- [What to work on] Can you copy out every row below word for word, leaving out the pictures?

- [Records provided]
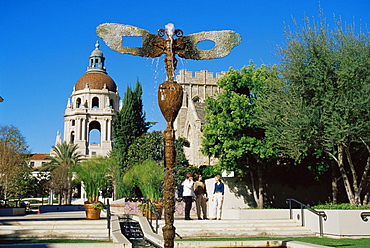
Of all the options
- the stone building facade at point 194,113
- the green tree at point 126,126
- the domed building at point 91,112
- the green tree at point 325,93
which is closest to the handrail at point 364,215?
the green tree at point 325,93

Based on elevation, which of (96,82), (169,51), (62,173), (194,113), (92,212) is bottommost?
(92,212)

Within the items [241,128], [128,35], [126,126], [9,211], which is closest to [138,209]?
[241,128]

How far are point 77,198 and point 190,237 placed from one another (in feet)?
196

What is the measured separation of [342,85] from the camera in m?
16.5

- [Solution for this exercise]
Of all the options
- the stone building facade at point 194,113
- the green tree at point 126,126
- the domed building at point 91,112
- the green tree at point 325,93
which is closest to the handrail at point 364,215?
the green tree at point 325,93

Based on elevation, which of (96,82), (169,51), (62,173), (194,113), (92,212) is bottommost?
(92,212)

Within the items [241,128], [128,35], [126,126], [9,211], which is closest to [138,209]?
[241,128]

How far are point 77,198 and point 190,237 placed from one another (in feet)?
196

What is the measured separation of [342,85] from the camera in m?
16.5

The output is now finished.